*What you are asked to do*. Give everything in the records from the line containing "Looking at the scene, of" down to the line containing "- metal latch" as a JSON list of strings, one per line, with blank lines left out.

*Provided records*.

.....

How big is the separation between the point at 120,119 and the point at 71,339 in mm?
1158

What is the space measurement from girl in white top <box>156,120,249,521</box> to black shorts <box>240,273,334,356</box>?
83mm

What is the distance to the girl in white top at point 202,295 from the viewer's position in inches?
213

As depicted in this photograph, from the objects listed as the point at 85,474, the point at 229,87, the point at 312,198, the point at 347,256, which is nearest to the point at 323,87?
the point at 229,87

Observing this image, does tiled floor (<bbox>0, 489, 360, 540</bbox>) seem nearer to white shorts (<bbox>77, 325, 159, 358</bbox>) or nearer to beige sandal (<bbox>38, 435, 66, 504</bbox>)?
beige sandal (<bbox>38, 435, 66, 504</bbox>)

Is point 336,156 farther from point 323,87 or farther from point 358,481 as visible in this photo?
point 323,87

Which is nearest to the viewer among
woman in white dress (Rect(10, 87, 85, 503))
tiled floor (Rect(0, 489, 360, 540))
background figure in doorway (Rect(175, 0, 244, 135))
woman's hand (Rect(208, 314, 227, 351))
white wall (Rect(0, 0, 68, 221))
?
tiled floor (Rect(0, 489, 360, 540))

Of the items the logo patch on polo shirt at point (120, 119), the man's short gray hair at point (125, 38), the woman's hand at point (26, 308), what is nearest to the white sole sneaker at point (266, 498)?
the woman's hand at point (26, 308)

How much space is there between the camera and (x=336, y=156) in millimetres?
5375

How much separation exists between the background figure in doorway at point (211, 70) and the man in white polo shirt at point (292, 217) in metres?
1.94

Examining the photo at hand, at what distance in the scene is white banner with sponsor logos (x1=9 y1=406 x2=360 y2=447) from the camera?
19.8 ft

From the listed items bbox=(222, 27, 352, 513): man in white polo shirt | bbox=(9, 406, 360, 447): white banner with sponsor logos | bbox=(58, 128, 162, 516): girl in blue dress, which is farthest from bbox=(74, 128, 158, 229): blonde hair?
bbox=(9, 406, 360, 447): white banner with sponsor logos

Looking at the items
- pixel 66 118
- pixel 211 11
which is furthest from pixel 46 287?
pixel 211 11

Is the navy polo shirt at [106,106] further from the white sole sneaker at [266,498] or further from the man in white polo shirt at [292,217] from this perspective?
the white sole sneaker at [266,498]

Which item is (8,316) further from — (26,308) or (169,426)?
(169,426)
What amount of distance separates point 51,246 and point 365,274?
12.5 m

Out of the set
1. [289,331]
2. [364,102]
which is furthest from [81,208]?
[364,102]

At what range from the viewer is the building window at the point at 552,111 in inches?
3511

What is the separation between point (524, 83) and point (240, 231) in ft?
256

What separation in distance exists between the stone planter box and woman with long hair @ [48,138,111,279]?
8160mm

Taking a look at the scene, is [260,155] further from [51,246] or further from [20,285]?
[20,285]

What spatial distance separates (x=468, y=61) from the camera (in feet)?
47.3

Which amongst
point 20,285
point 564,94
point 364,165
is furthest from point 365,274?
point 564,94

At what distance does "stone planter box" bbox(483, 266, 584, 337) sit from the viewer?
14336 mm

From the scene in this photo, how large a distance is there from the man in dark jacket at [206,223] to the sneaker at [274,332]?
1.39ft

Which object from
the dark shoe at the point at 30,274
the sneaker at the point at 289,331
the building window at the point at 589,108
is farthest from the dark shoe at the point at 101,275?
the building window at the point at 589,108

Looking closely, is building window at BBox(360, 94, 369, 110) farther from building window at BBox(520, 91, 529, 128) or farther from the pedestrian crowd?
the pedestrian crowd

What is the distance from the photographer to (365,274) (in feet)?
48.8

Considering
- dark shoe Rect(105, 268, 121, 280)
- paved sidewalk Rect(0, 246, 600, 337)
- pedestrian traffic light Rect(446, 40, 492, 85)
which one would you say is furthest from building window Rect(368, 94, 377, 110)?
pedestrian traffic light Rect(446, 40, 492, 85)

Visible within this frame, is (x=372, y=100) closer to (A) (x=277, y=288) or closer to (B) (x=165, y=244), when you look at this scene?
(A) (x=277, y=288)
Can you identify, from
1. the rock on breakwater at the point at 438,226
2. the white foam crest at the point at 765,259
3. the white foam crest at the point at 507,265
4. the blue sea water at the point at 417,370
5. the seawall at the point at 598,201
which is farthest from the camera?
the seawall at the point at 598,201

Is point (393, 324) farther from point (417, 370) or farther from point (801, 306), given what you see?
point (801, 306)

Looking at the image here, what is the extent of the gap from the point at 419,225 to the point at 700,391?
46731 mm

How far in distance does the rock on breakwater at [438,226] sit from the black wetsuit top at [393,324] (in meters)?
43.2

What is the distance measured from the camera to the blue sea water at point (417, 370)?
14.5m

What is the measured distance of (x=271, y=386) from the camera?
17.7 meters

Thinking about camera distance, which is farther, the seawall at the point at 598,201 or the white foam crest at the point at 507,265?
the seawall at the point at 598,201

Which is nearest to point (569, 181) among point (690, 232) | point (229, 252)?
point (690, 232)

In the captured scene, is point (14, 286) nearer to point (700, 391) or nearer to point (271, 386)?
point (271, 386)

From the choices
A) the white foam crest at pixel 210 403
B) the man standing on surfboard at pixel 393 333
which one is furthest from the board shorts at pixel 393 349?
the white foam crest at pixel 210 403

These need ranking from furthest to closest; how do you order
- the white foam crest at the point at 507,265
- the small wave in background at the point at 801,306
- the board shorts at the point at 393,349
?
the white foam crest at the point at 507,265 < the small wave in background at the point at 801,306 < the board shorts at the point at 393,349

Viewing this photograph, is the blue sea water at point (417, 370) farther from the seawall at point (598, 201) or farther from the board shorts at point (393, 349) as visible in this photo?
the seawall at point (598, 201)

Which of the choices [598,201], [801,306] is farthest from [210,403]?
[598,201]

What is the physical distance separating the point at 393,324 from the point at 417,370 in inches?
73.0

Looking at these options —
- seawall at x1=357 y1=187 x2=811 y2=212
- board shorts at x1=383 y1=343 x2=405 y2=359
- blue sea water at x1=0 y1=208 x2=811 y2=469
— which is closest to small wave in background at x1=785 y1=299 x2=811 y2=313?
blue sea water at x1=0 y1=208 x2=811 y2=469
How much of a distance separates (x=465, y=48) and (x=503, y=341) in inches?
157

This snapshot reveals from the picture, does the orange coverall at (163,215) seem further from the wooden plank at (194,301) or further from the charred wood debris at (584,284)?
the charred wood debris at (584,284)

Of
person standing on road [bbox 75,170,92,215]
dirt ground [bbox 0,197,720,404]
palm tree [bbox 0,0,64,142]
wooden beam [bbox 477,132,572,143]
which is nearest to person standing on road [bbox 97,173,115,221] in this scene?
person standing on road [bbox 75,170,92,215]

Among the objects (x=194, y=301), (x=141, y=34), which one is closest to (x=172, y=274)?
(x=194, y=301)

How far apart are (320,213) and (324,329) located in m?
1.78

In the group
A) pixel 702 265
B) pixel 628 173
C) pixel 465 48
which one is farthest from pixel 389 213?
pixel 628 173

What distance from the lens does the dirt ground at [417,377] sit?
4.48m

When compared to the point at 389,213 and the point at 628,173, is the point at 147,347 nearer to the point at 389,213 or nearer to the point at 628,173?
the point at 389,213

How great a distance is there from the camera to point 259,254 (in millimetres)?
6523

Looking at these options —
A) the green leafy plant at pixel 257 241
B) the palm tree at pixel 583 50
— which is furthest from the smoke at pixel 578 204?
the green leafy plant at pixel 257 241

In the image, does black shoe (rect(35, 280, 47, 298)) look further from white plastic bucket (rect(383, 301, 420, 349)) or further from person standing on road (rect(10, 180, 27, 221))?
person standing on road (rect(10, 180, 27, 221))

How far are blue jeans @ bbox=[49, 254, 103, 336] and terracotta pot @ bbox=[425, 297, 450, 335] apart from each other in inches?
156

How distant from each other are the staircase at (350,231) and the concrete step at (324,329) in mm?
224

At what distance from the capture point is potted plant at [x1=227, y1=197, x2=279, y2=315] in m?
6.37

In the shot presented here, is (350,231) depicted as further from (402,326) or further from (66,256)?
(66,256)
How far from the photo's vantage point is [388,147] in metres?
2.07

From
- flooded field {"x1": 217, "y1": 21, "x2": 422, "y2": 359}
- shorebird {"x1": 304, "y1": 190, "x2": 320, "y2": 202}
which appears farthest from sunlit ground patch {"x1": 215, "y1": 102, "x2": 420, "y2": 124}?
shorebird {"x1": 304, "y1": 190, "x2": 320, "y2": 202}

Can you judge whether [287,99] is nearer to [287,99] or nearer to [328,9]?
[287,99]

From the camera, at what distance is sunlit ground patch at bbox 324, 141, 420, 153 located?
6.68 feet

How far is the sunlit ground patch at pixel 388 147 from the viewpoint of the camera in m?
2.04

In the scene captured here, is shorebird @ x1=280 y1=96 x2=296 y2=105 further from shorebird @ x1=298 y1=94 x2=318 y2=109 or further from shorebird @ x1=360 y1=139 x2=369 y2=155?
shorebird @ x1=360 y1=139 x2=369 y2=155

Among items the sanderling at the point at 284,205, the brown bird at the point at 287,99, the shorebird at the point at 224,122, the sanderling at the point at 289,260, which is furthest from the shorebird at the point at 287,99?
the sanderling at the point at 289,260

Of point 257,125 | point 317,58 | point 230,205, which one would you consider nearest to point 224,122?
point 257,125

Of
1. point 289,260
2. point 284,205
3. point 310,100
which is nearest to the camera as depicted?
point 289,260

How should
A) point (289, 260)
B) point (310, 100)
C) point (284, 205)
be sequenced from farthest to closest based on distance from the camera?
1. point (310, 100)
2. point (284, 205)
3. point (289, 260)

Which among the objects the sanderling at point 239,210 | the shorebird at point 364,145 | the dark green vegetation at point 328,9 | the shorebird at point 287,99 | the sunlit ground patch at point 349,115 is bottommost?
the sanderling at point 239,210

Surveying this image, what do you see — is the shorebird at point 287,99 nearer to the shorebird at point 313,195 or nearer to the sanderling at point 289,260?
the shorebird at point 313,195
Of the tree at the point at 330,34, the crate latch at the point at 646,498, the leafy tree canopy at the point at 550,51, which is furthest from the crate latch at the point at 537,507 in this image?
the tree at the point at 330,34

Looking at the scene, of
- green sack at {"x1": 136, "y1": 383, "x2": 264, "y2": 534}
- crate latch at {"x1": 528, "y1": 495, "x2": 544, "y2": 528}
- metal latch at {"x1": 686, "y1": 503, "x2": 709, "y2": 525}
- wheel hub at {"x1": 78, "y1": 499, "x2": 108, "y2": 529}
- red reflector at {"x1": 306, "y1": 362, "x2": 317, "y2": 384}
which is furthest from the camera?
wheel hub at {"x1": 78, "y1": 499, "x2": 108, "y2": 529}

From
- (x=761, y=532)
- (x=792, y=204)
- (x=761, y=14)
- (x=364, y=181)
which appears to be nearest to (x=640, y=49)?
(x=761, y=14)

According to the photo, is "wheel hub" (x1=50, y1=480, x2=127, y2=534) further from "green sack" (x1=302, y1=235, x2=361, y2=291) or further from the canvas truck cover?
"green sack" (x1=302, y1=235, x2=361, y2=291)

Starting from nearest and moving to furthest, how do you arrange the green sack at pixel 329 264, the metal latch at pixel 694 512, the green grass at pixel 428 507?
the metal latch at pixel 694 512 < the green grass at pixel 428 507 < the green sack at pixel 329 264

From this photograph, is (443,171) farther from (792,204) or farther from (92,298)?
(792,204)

.....

*Result below*.
[
  "Looking at the scene, of",
  "- green sack at {\"x1\": 136, \"y1\": 383, \"x2\": 264, \"y2\": 534}",
  "- crate latch at {\"x1\": 528, \"y1\": 495, \"x2\": 544, \"y2\": 528}",
  "- metal latch at {\"x1\": 686, \"y1\": 503, \"x2\": 709, \"y2\": 525}"
]